Every child has his own personal body clock. That’s why our efforts to enforce a regular bedtime often fall apart. We set the time based on our needs and personal convenience, without considering our child’s natural rhythms.
Here’s how to create a routine that works with your child’s body clock. You will eliminate many of the battles that arise over forced schedules while taking advantage of all the benefits a regular bedtime brings.
Is your bedtime too late?
Studies show that most kids have a natural bedtime that is early in the evening, around 6:30 to 7:30 p.m. Many toddlers and preschoolers who go to bed late tend to wake up more frequently in the middle of the night. Even energetic children who seem to be wide awake and running on full steam are usually running on overdrive. That is why they are grumpy, whiny, and wake up too early.
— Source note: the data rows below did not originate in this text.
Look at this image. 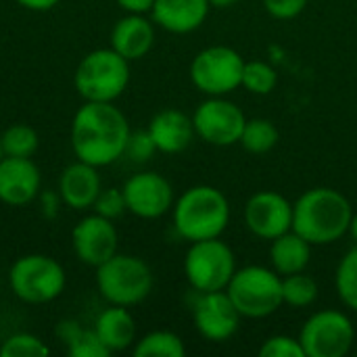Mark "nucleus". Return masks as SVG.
Here are the masks:
<instances>
[{
    "mask_svg": "<svg viewBox=\"0 0 357 357\" xmlns=\"http://www.w3.org/2000/svg\"><path fill=\"white\" fill-rule=\"evenodd\" d=\"M48 354V345L40 337L29 333L10 335L0 347V357H46Z\"/></svg>",
    "mask_w": 357,
    "mask_h": 357,
    "instance_id": "obj_29",
    "label": "nucleus"
},
{
    "mask_svg": "<svg viewBox=\"0 0 357 357\" xmlns=\"http://www.w3.org/2000/svg\"><path fill=\"white\" fill-rule=\"evenodd\" d=\"M82 331V326L75 322V320H63L59 326H56V337H59V341L67 347L73 339H75V335Z\"/></svg>",
    "mask_w": 357,
    "mask_h": 357,
    "instance_id": "obj_37",
    "label": "nucleus"
},
{
    "mask_svg": "<svg viewBox=\"0 0 357 357\" xmlns=\"http://www.w3.org/2000/svg\"><path fill=\"white\" fill-rule=\"evenodd\" d=\"M211 6H215V8H228V6H232L236 0H207Z\"/></svg>",
    "mask_w": 357,
    "mask_h": 357,
    "instance_id": "obj_39",
    "label": "nucleus"
},
{
    "mask_svg": "<svg viewBox=\"0 0 357 357\" xmlns=\"http://www.w3.org/2000/svg\"><path fill=\"white\" fill-rule=\"evenodd\" d=\"M92 328L111 354L126 351L136 343V320L123 305H111L102 310Z\"/></svg>",
    "mask_w": 357,
    "mask_h": 357,
    "instance_id": "obj_21",
    "label": "nucleus"
},
{
    "mask_svg": "<svg viewBox=\"0 0 357 357\" xmlns=\"http://www.w3.org/2000/svg\"><path fill=\"white\" fill-rule=\"evenodd\" d=\"M305 357H345L356 343V326L341 310H322L305 320L299 333Z\"/></svg>",
    "mask_w": 357,
    "mask_h": 357,
    "instance_id": "obj_10",
    "label": "nucleus"
},
{
    "mask_svg": "<svg viewBox=\"0 0 357 357\" xmlns=\"http://www.w3.org/2000/svg\"><path fill=\"white\" fill-rule=\"evenodd\" d=\"M226 293L243 318H268L284 305L282 276L266 266L236 268Z\"/></svg>",
    "mask_w": 357,
    "mask_h": 357,
    "instance_id": "obj_6",
    "label": "nucleus"
},
{
    "mask_svg": "<svg viewBox=\"0 0 357 357\" xmlns=\"http://www.w3.org/2000/svg\"><path fill=\"white\" fill-rule=\"evenodd\" d=\"M130 134V121L115 102L84 100L71 121V149L77 161L100 169L123 157Z\"/></svg>",
    "mask_w": 357,
    "mask_h": 357,
    "instance_id": "obj_1",
    "label": "nucleus"
},
{
    "mask_svg": "<svg viewBox=\"0 0 357 357\" xmlns=\"http://www.w3.org/2000/svg\"><path fill=\"white\" fill-rule=\"evenodd\" d=\"M71 247L82 264L98 268L117 253L119 234L115 222L98 213L84 215L71 230Z\"/></svg>",
    "mask_w": 357,
    "mask_h": 357,
    "instance_id": "obj_14",
    "label": "nucleus"
},
{
    "mask_svg": "<svg viewBox=\"0 0 357 357\" xmlns=\"http://www.w3.org/2000/svg\"><path fill=\"white\" fill-rule=\"evenodd\" d=\"M136 357H184L186 345L172 331H153L134 343Z\"/></svg>",
    "mask_w": 357,
    "mask_h": 357,
    "instance_id": "obj_23",
    "label": "nucleus"
},
{
    "mask_svg": "<svg viewBox=\"0 0 357 357\" xmlns=\"http://www.w3.org/2000/svg\"><path fill=\"white\" fill-rule=\"evenodd\" d=\"M192 123L197 136L213 146H232L241 142L247 117L232 100L224 96H207L195 113Z\"/></svg>",
    "mask_w": 357,
    "mask_h": 357,
    "instance_id": "obj_11",
    "label": "nucleus"
},
{
    "mask_svg": "<svg viewBox=\"0 0 357 357\" xmlns=\"http://www.w3.org/2000/svg\"><path fill=\"white\" fill-rule=\"evenodd\" d=\"M2 157H4V151H2V142H0V161H2Z\"/></svg>",
    "mask_w": 357,
    "mask_h": 357,
    "instance_id": "obj_41",
    "label": "nucleus"
},
{
    "mask_svg": "<svg viewBox=\"0 0 357 357\" xmlns=\"http://www.w3.org/2000/svg\"><path fill=\"white\" fill-rule=\"evenodd\" d=\"M245 59L238 50L215 44L199 50L190 63V82L207 96H226L243 84Z\"/></svg>",
    "mask_w": 357,
    "mask_h": 357,
    "instance_id": "obj_9",
    "label": "nucleus"
},
{
    "mask_svg": "<svg viewBox=\"0 0 357 357\" xmlns=\"http://www.w3.org/2000/svg\"><path fill=\"white\" fill-rule=\"evenodd\" d=\"M117 6L126 13H132V15H146L151 13L155 0H115Z\"/></svg>",
    "mask_w": 357,
    "mask_h": 357,
    "instance_id": "obj_36",
    "label": "nucleus"
},
{
    "mask_svg": "<svg viewBox=\"0 0 357 357\" xmlns=\"http://www.w3.org/2000/svg\"><path fill=\"white\" fill-rule=\"evenodd\" d=\"M245 224L261 241H274L293 230V203L276 190H259L245 203Z\"/></svg>",
    "mask_w": 357,
    "mask_h": 357,
    "instance_id": "obj_13",
    "label": "nucleus"
},
{
    "mask_svg": "<svg viewBox=\"0 0 357 357\" xmlns=\"http://www.w3.org/2000/svg\"><path fill=\"white\" fill-rule=\"evenodd\" d=\"M153 284V270L136 255L117 251L111 259L96 268L98 293L111 305H138L151 295Z\"/></svg>",
    "mask_w": 357,
    "mask_h": 357,
    "instance_id": "obj_5",
    "label": "nucleus"
},
{
    "mask_svg": "<svg viewBox=\"0 0 357 357\" xmlns=\"http://www.w3.org/2000/svg\"><path fill=\"white\" fill-rule=\"evenodd\" d=\"M130 61L117 50L96 48L88 52L73 73L75 92L88 102H115L130 84Z\"/></svg>",
    "mask_w": 357,
    "mask_h": 357,
    "instance_id": "obj_4",
    "label": "nucleus"
},
{
    "mask_svg": "<svg viewBox=\"0 0 357 357\" xmlns=\"http://www.w3.org/2000/svg\"><path fill=\"white\" fill-rule=\"evenodd\" d=\"M172 218L176 232L188 243L218 238L230 224V203L220 188L199 184L176 199Z\"/></svg>",
    "mask_w": 357,
    "mask_h": 357,
    "instance_id": "obj_3",
    "label": "nucleus"
},
{
    "mask_svg": "<svg viewBox=\"0 0 357 357\" xmlns=\"http://www.w3.org/2000/svg\"><path fill=\"white\" fill-rule=\"evenodd\" d=\"M349 234H351L354 243L357 245V213H354V218H351V224H349Z\"/></svg>",
    "mask_w": 357,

Some of the best signs that your child needs an earlier bedtime are:
1. He tends to have a meltdown right before going to bed
2. He tends to be hyper and have a hard time settling down
3. When you’re in the car in the evening he tends to fall asleep
4. He seems almost hypnotized by the TV at night
5. He doesn’t wake up easily in the morning.
Observe your child’s mood
If you’re not sure what your child’s natural body clock is, watch him closely from 6:30 p.m. onwards. Be vigilant for any signs of tiredness, such as increased whining, difficulty concentrating, temper outbursts, or a sudden jump in energy (many kids try to ‘wake themselves up’ by running around). Some kids also pull their ears or rub their eyes. Others ask for a bottle or a pacifier, or a comfort toy like a teddy bear or blanket. Some will become clingy.
How to change your child to an earlier bedtime
Adjust your child’s bedtime by 15 minutes every day. Observe for any changes in behavior. Is he more pleasant when he wakes up? Does he have an easier time falling asleep? Does he seem to have deeper sleep, and doesn’t wake up as often?